** Opening Records supplied block **

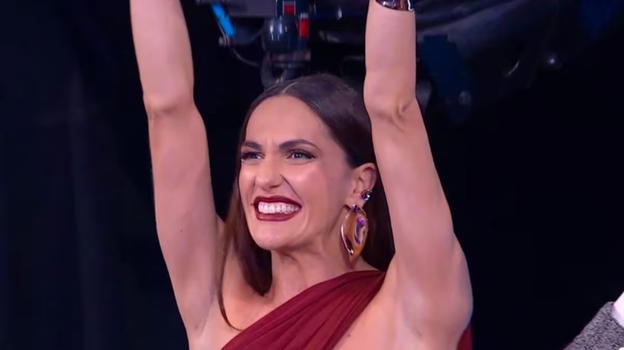 Elena D’Amario, il costo e il significato del vestito indossato alla finale di Amici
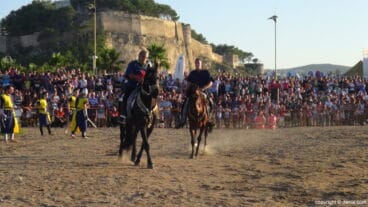 Desembarco Moros y Cristianos Dénia 2016 – Caballos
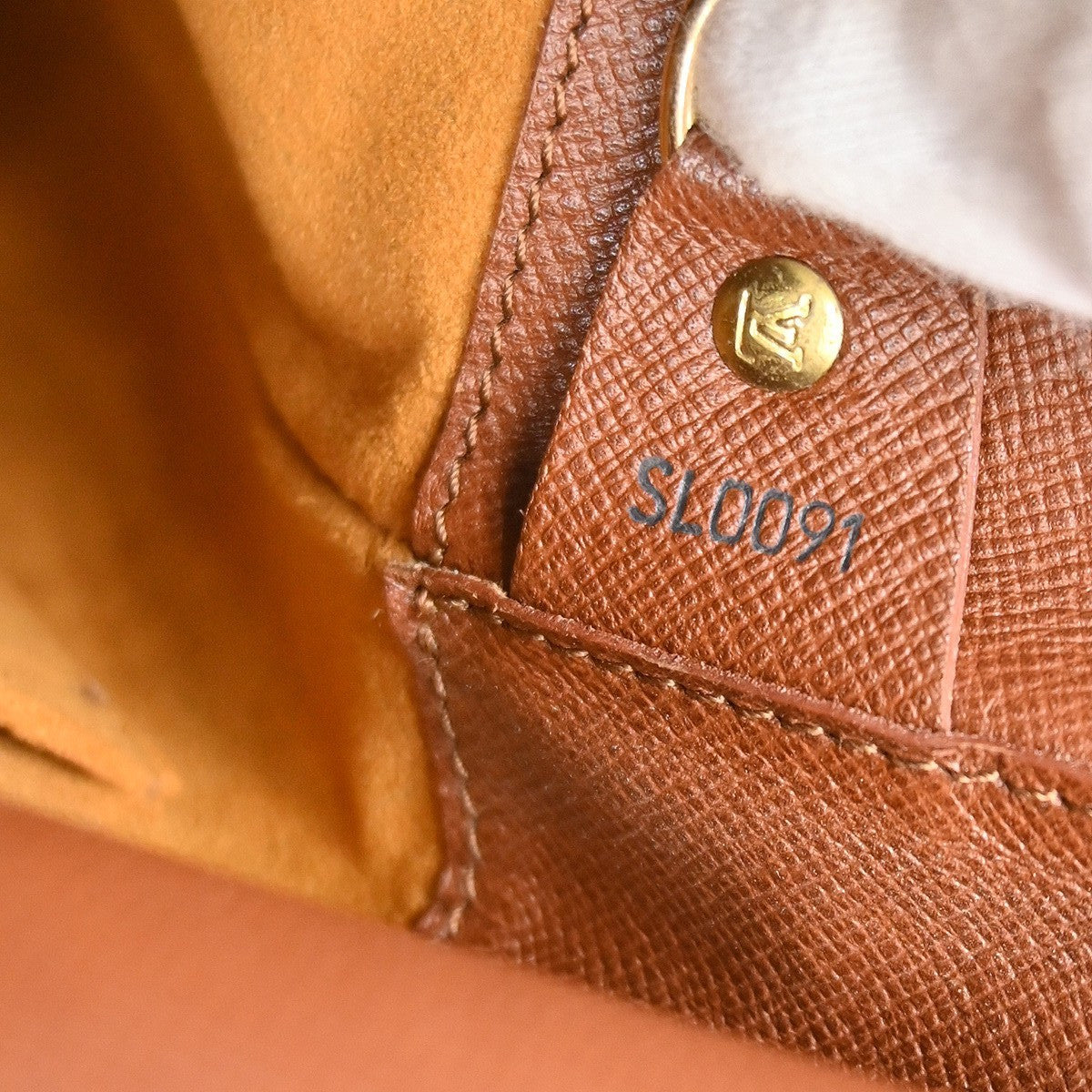 Louis Vuitton Musette Monogram Canvas Brown Canvas Shoulder Bag Bag (Pre-Owned)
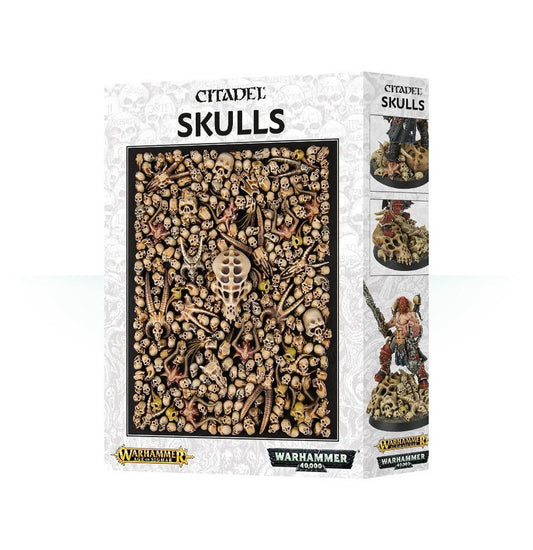 Warhammer Citadel Skulls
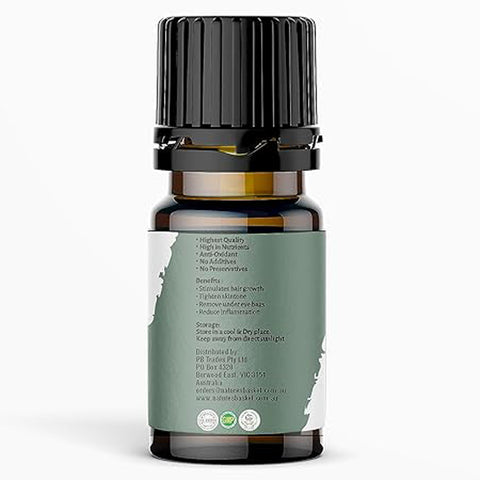 Nature's Basket Rosemary Essential Oil - 15 Ml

** Closing Records supplied block **

*Task directions*. Give back all entries exactly. No pictures belong in the copy.

*Written answer*.
 Elena D’Amario, il costo e il significato del vestito indossato alla finale di Amici
 Desembarco Moros y Cristianos Dénia 2016 – Caballos
 Louis Vuitton Musette Monogram Canvas Brown Canvas Shoulder Bag Bag (Pre-Owned)
 Warhammer Citadel Skulls
 Nature's Basket Rosemary Essential Oil - 15 Ml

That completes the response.